O Cebes finaliza esta Tese para a 15a CNS, reafirmando que não haverá “Saúde Pública de qualidade para cuidar bem das pessoas” sem a consolidação do SUS e com um sistema de saúde pautado pelo mercado e orientado pela oferta privada de serviços, como têm preconizado e insinuado setores da sociedade e do próprio Estado que defendem um projeto de desenvolvimento liberal.
Com a intenção de contribuir para esse debate, em momento de extremo risco de retrocessos em relação ao direito à saúde e ao SUS, o CEBES apresenta esta tese e conclama os movimentos sociais, usuários, trabalhadores, gestores e os grupos mobilizados para o processo da 15a CNS a se unirem em defesa do SUS e debaterem politicamente o projeto de saúde que está em curso e aquele que queremos para o Brasil.

(Itens armazenados)
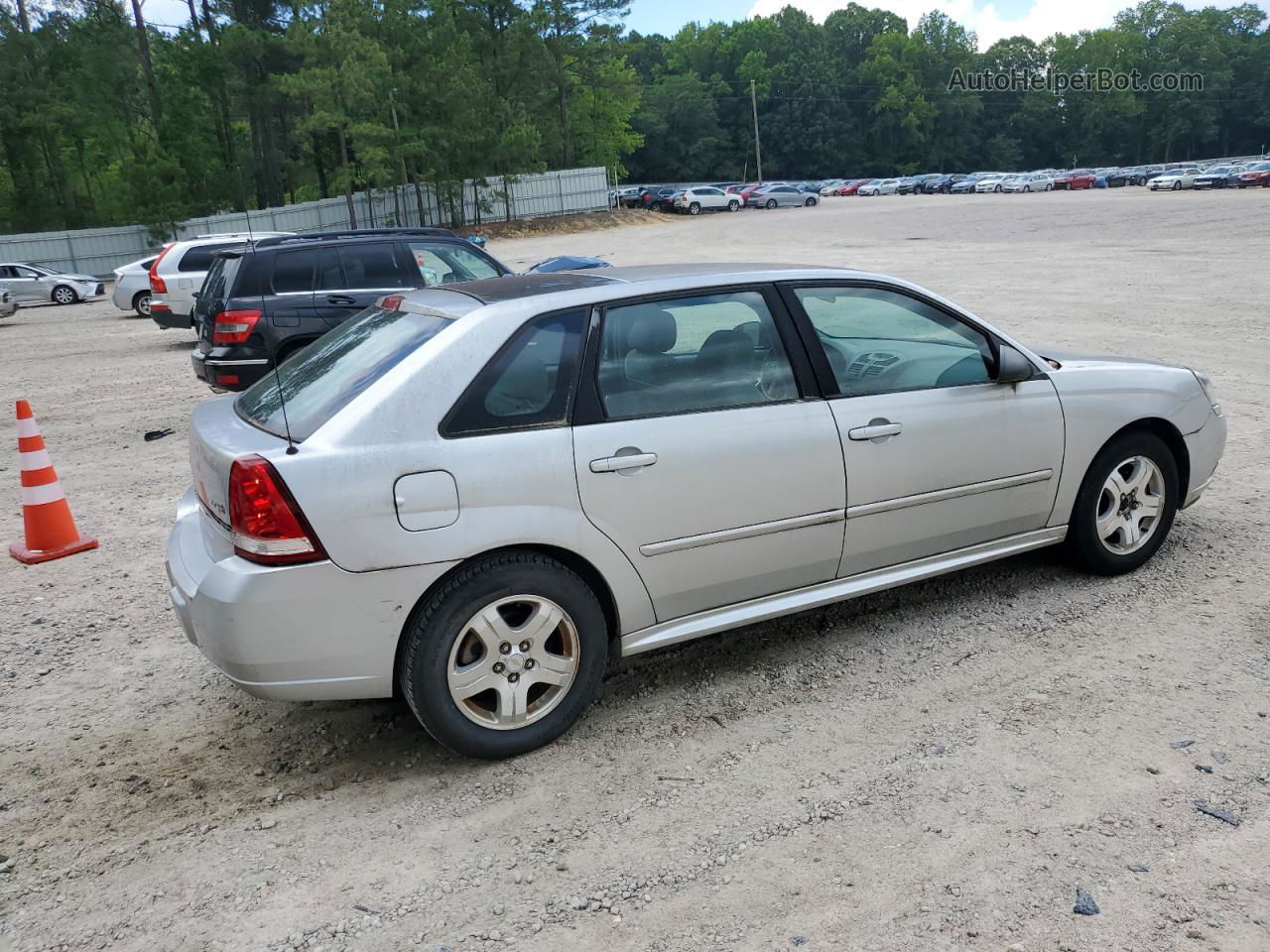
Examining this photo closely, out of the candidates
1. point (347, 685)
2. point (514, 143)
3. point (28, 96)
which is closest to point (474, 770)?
point (347, 685)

▸ **INSTRUÇÕES**:
A. Liste todos os grupos que, segundo o texto de origem, o CEBES conclama a se unirem em defesa do SUS.
B. De acordo com o texto de origem, para qual conferência o Cebes apresenta esta tese?

▸ **RESPOSTAS**:
A. Movimentos sociais; usuários; trabalhadores; gestores; grupos mobilizados para o processo da 15a CNS.

B. Para a 15a CNS.